START Document text

Kathryn Cross ’20 Starts the First Stem Cell Safe

Kathryn Cross in a lab coat and black face mask looks at camera.
Author  Cheryl Minde ’24
Published on 

Just over a year after graduating from Wellesley, Kathryn Cross ’20 founded Anja Health, the first “stem cell safe,” which stores blood that is retrieved from the umbilical cord right after a baby is born. Stem cells from cord blood potentially can be used to treat diseases like cancer, some blood diseases, and immune system disorders––not just in the baby, but also in the parents or even other family members, as long as they are a match for the cells.

Anja Health may seem like an unexpected avenue for entrepreneurship for a media arts and sciences major with an economics minor, but Cross has always had the goal of starting a health care company. And umbilical cord blood banking has particular significance for her family.

Cross was just 3 years old when her 1-year-old brother was diagnosed with cerebral palsy after an accident in which he nearly drowned. When Cross’s parents learned about a stem cell treatment option for her brother, they looked for a stem cell match. “My family tried to find a match for my brother, but we were unfortunately unable to,” said Cross. Increasing the difficulty was the fact that Cross and her brother are biracial: Cross’s mother is Chinese and her father is white. “For anyone who is not white it is extremely difficult to find a match,” she said. “Matching [often] happens by ethnicity, and most umbilical cord blood donors come from high-income areas and thus skew white.” Cross’s brother passed away at age 19 due to complications related to pneumonia and cerebral palsy. His death inspired Cross to start Anja Health: “I knew that cord blood banking at birth could’ve helped him and can definitely help many more.”

END Document text

*Work order 1:* According to the article about Kathryn Cross, what does Anja Health store?
*Work order 2:* List the diseases and disorders that the article about Kathryn Cross says stem cells from cord blood can potentially treat.
*Work order 3:* Rewrite the article about Kathryn Cross, starting with "Kathryn Cross ’20 Starts" and going on through "for the cells.", and substitute "umbilical blood" for "cord blood" throughout.

START Data excerpt

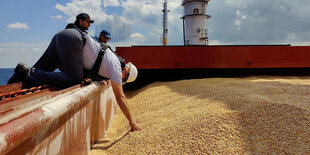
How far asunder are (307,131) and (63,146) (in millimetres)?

END Data excerpt

*Solution 1:* Anja Health stores blood retrieved from the umbilical cord right after a baby is born.

*Solution 2:*
- Cancer
- Some blood diseases
- Immune system disorders

*Solution 3:*
Kathryn Cross ’20 Starts the First Stem Cell Safe

Kathryn Cross in a lab coat and black face mask looks at camera.
Author  Cheryl Minde ’24
Published on 

Just over a year after graduating from Wellesley, Kathryn Cross ’20 founded Anja Health, the first “stem cell safe,” which stores blood that is retrieved from the umbilical cord right after a baby is born. Stem cells from umbilical blood potentially can be used to treat diseases like cancer, some blood diseases, and immune system disorders––not just in the baby, but also in the parents or even other family members, as long as they are a match for the cells.